Listed entries

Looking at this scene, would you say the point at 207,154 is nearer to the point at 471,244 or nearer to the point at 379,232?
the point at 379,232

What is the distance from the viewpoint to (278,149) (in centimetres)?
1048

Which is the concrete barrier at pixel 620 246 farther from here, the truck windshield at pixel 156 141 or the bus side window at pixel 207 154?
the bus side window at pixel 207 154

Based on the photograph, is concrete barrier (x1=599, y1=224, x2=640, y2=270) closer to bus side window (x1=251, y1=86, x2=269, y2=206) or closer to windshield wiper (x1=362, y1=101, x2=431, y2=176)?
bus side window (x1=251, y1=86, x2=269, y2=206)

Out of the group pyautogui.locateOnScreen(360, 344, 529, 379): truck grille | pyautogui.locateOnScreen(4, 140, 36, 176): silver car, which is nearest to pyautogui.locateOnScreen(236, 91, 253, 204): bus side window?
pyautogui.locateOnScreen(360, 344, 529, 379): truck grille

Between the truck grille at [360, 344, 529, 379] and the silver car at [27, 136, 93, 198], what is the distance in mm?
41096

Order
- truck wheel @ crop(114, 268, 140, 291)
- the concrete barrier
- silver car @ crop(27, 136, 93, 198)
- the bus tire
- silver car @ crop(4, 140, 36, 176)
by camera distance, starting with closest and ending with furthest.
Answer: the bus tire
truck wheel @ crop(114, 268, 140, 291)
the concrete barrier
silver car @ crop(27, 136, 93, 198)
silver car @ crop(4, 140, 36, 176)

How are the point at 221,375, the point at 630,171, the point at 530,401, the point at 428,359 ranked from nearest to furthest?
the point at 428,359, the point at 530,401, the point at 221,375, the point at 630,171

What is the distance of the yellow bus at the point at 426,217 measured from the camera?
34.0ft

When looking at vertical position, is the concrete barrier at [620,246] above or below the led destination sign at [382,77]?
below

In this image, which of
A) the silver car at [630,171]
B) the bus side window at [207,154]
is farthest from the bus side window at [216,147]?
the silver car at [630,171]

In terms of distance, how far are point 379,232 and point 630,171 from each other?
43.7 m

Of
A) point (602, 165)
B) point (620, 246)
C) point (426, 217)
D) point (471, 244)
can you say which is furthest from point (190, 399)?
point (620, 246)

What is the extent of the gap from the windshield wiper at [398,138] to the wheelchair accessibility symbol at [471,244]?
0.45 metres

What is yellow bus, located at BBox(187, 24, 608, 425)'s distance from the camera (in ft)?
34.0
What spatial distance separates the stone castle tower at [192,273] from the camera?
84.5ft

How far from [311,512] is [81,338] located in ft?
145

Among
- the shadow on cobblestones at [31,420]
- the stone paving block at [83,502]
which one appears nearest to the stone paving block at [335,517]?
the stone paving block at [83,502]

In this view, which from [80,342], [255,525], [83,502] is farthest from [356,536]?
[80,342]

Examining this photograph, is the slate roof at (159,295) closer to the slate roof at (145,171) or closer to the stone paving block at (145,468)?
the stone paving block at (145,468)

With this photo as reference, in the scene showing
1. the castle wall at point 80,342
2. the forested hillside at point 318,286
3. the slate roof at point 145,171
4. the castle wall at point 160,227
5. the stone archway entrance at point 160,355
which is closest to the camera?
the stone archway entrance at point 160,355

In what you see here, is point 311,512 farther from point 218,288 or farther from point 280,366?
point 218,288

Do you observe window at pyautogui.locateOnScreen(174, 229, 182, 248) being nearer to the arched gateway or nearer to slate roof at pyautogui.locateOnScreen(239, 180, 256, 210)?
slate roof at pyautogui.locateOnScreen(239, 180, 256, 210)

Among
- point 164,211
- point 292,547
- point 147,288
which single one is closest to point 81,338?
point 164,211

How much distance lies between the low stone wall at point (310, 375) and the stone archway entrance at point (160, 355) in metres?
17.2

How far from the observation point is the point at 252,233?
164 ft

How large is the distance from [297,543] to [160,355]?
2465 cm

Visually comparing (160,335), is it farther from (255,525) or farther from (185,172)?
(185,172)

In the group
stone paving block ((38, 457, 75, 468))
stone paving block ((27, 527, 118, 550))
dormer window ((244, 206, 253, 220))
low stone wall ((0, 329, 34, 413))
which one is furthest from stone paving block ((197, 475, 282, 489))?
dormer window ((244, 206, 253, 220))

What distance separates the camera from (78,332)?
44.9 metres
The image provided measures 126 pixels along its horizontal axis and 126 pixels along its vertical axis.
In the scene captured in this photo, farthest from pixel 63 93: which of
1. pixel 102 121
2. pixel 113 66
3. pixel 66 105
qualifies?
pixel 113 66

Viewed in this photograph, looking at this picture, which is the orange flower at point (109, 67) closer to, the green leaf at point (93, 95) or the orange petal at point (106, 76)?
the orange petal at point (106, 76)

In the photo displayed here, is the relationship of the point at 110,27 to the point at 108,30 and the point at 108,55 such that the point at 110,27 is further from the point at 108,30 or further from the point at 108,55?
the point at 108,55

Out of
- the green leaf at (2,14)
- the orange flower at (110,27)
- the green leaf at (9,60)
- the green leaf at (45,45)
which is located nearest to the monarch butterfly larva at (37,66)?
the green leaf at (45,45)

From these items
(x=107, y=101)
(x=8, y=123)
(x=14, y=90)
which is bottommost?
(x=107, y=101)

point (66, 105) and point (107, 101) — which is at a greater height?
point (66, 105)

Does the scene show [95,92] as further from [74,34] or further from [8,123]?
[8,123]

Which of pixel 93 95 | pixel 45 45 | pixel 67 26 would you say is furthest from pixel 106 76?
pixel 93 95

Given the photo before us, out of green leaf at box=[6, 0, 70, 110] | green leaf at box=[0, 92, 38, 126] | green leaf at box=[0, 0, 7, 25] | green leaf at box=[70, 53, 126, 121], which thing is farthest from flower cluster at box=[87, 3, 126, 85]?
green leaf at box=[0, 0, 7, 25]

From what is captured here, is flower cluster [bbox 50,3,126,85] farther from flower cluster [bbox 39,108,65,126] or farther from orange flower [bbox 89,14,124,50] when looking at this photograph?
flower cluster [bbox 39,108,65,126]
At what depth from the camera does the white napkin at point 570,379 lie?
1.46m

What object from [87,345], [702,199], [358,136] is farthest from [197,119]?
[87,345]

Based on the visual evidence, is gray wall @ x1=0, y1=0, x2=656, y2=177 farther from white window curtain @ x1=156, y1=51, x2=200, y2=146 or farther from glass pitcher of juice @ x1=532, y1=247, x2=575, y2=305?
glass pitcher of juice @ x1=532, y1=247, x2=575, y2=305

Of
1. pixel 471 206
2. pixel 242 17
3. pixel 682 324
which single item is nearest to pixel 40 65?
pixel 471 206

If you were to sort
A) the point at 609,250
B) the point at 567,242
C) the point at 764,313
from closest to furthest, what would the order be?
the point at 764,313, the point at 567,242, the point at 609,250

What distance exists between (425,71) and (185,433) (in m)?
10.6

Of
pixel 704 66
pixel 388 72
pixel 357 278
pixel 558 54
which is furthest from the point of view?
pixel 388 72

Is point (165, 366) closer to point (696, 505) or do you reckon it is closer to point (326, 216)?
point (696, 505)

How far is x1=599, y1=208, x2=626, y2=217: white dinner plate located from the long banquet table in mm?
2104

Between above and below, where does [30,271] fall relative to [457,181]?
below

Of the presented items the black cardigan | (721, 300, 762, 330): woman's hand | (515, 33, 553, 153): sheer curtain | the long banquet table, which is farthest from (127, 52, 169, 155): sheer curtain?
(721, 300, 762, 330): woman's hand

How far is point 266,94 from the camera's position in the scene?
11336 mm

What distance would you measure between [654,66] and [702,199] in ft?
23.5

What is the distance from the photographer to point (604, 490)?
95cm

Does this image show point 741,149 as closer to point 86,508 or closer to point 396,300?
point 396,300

Given task
Starting with the line that contains "Based on the visual", write out each line through the end of the listing, exactly as it appears, and include nothing else.

Exercise solution
Based on the visual evidence, is gray wall @ x1=0, y1=0, x2=656, y2=177 farther from white window curtain @ x1=156, y1=51, x2=200, y2=146 or farther from glass pitcher of juice @ x1=532, y1=247, x2=575, y2=305?
glass pitcher of juice @ x1=532, y1=247, x2=575, y2=305

Of
1. pixel 471 206
2. pixel 242 17
3. pixel 682 324
which single item is nearest to pixel 40 65?
pixel 471 206

If you were to sort
A) the point at 609,250
B) the point at 567,242
C) the point at 764,313
from closest to furthest, what would the order be?
the point at 764,313, the point at 567,242, the point at 609,250

What distance exists between (425,71) and (185,433) (in m)?
10.6

Of
pixel 704 66
pixel 388 72
pixel 357 278
pixel 558 54
which is furthest from the point of view?
pixel 388 72

Is point (165, 366) closer to point (696, 505) or do you reckon it is closer to point (326, 216)?
point (696, 505)

How far is x1=599, y1=208, x2=626, y2=217: white dinner plate located from the long banquet table in mm?
2104

Between above and below, where does [30,271] fall relative to [457,181]?
below

Of the presented items the black cardigan | (721, 300, 762, 330): woman's hand | (515, 33, 553, 153): sheer curtain | the long banquet table, which is farthest from (127, 52, 169, 155): sheer curtain?
(721, 300, 762, 330): woman's hand

How far is point 266,94 from the camera's position in the scene?
11336 mm

What distance would you measure between [654,66] and [702,199] in ft?
23.5

What is the distance from the photographer to point (604, 490)?
95cm

Does this image show point 741,149 as closer to point 86,508 or closer to point 396,300?
point 396,300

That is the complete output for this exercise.